Insurance officials had warned that the loss of the so-called individual mandate would likely result in substantially higher premiums from younger, healthier consumers forgoing insurance and shrinking the risk pool.

In response, New Jersey lawmakers approved legislation to create the state’s own insurance mandate and penalty, and a second bill to create a state reinsurance program to reimburse insurers for a portion of the cost of expensive claims. Doing so reduces those companies’ costs and risks and allows them to charge less for premiums.

New Jersey was given the go-ahead from the federal government to implement the reinsurance program last month as part of a 1332 State Innovation Waiver.

The state has also requested $218 million in federal pass-through money to help fund the program in 2019. Another $100 million for the program is expected to come from revenues generated from the state’s penalty on residents who fail to obtain adequate health coverage.

State Sen. Troy Singleton, D-7th of Palmyra, who was a co-sponsor of both measures, said the reduction in insurance costs affirms the actions state lawmakers took in response to Trump’s “intentional sabotage” of the Affordable Care Act.

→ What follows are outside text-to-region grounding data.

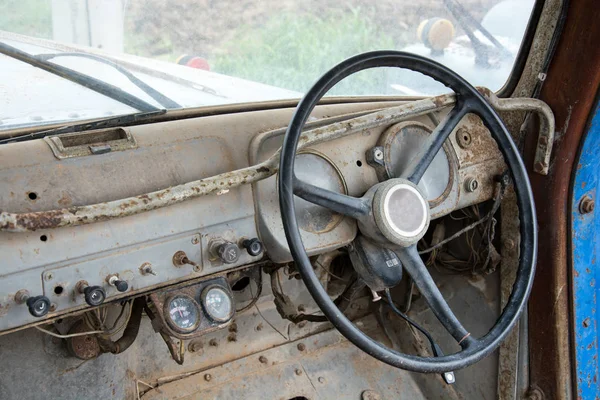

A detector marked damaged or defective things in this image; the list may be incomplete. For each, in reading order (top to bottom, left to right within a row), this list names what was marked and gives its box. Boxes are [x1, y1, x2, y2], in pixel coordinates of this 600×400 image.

rusted metal surface [0, 90, 552, 234]
rusted metal surface [524, 1, 600, 398]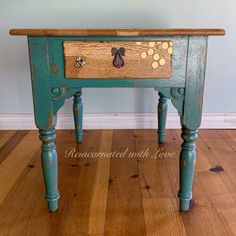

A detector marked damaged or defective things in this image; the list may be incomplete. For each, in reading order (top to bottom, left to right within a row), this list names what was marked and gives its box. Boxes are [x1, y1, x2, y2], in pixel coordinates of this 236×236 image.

chipped teal paint [26, 34, 209, 211]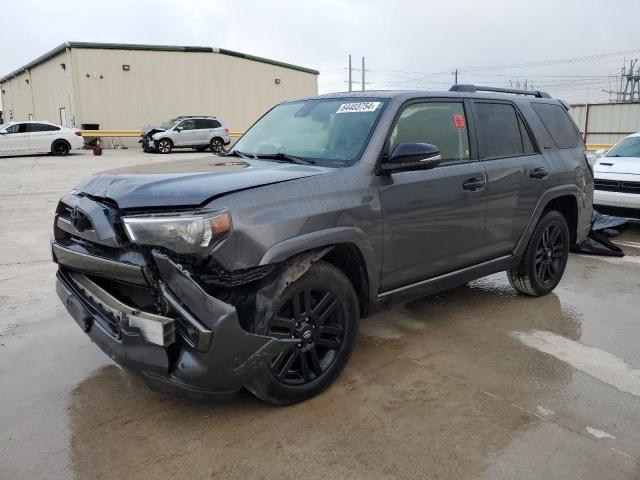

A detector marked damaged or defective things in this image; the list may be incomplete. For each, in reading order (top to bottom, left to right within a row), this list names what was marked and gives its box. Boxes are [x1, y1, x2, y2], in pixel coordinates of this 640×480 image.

crumpled hood [75, 158, 332, 208]
damaged car with black cover [53, 86, 596, 404]
crumpled hood [596, 157, 640, 175]
damaged front bumper [53, 246, 292, 400]
broken bumper cover [56, 248, 292, 402]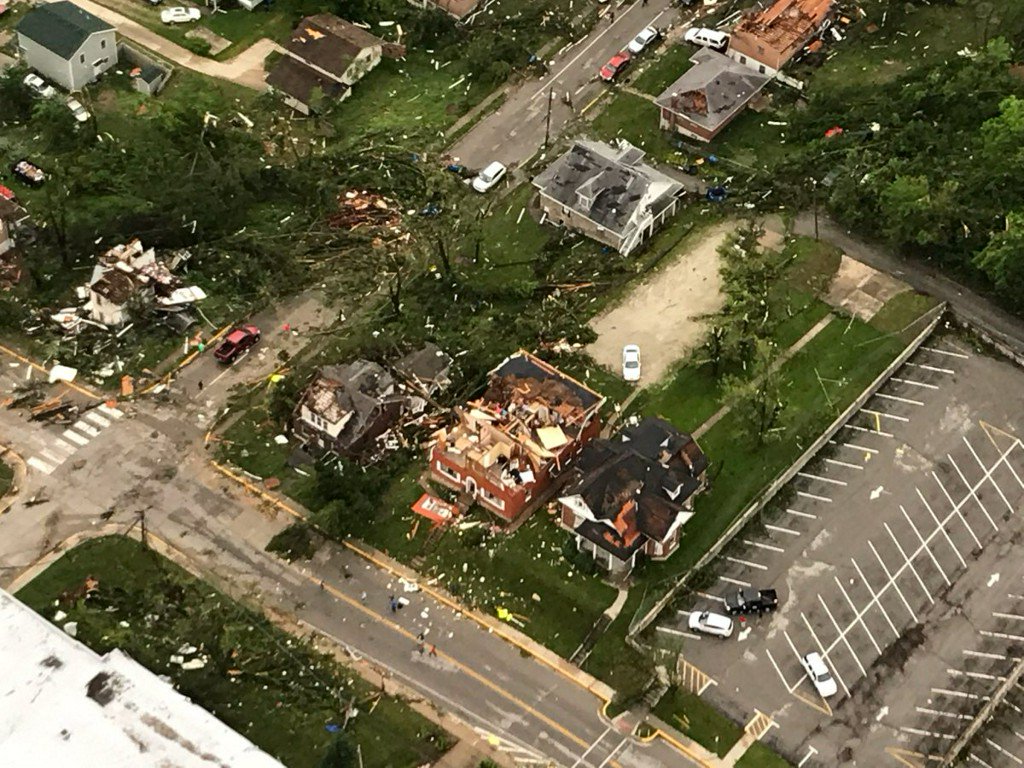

“While the nearly 10 percent reduction is a positive outcome of the law I helped write to stabilize the market, one cannot help but be extremely frustrated by the actions of the Trump administration and its Congressional enablers who have consistently worked to undermine the underpinnings of the Affordable Care Act,” he said in a statement. “Absent their intentional sabotage of the act, New Jersey residents would have saw a greater reduction in the cost of health insurance and a continued decrease of the number of uninsured in our state.”